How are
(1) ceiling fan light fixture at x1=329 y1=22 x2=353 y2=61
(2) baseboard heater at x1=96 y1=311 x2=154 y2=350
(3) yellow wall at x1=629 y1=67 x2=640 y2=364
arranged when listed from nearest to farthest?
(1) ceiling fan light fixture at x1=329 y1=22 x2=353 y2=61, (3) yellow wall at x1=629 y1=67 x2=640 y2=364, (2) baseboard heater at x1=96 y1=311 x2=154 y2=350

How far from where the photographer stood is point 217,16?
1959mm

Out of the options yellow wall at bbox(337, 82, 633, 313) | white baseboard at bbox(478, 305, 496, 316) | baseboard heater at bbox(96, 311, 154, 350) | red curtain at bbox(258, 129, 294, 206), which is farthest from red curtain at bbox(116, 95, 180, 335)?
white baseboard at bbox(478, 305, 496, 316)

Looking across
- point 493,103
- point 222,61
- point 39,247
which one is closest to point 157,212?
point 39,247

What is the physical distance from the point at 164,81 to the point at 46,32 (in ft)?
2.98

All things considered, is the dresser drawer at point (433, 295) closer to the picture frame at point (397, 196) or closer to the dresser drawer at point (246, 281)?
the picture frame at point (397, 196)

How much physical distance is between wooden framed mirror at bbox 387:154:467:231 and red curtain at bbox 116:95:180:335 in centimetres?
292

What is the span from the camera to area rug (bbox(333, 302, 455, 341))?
◆ ◆ ◆ ◆
Direction ::
Rewrite the data above, replacing each occurrence of "red curtain" with "maroon curtain" and keeping every other word unchanged.

Correct answer ::
How are
(1) ceiling fan light fixture at x1=329 y1=22 x2=353 y2=61
(2) baseboard heater at x1=96 y1=311 x2=154 y2=350
(3) yellow wall at x1=629 y1=67 x2=640 y2=364
arranged when listed from nearest to farthest?
(1) ceiling fan light fixture at x1=329 y1=22 x2=353 y2=61, (3) yellow wall at x1=629 y1=67 x2=640 y2=364, (2) baseboard heater at x1=96 y1=311 x2=154 y2=350

How far from where the photographer stood is point 217,16?
1959mm

Out of the options yellow wall at bbox(337, 82, 633, 313) | white baseboard at bbox(478, 305, 496, 316) | baseboard heater at bbox(96, 311, 154, 350) | maroon curtain at bbox(258, 129, 294, 206), which is farthest from maroon curtain at bbox(116, 95, 180, 335)?
white baseboard at bbox(478, 305, 496, 316)

Looking across
- point 493,103
- point 222,61
- point 39,247
which one is closest to point 157,212?
point 39,247

What is the physical distance from the point at 164,81 to the point at 46,32 (in ft)?
2.98

All things considered, is the dresser drawer at point (433, 295) closer to the picture frame at point (397, 196) or closer to the dresser drawer at point (246, 281)?
the picture frame at point (397, 196)

How much physical distance is between wooden framed mirror at bbox 387:154:467:231 and maroon curtain at bbox 116:95:180:335 in centimetres?
292

What is the span from the camera to area rug (bbox(333, 302, 455, 341))?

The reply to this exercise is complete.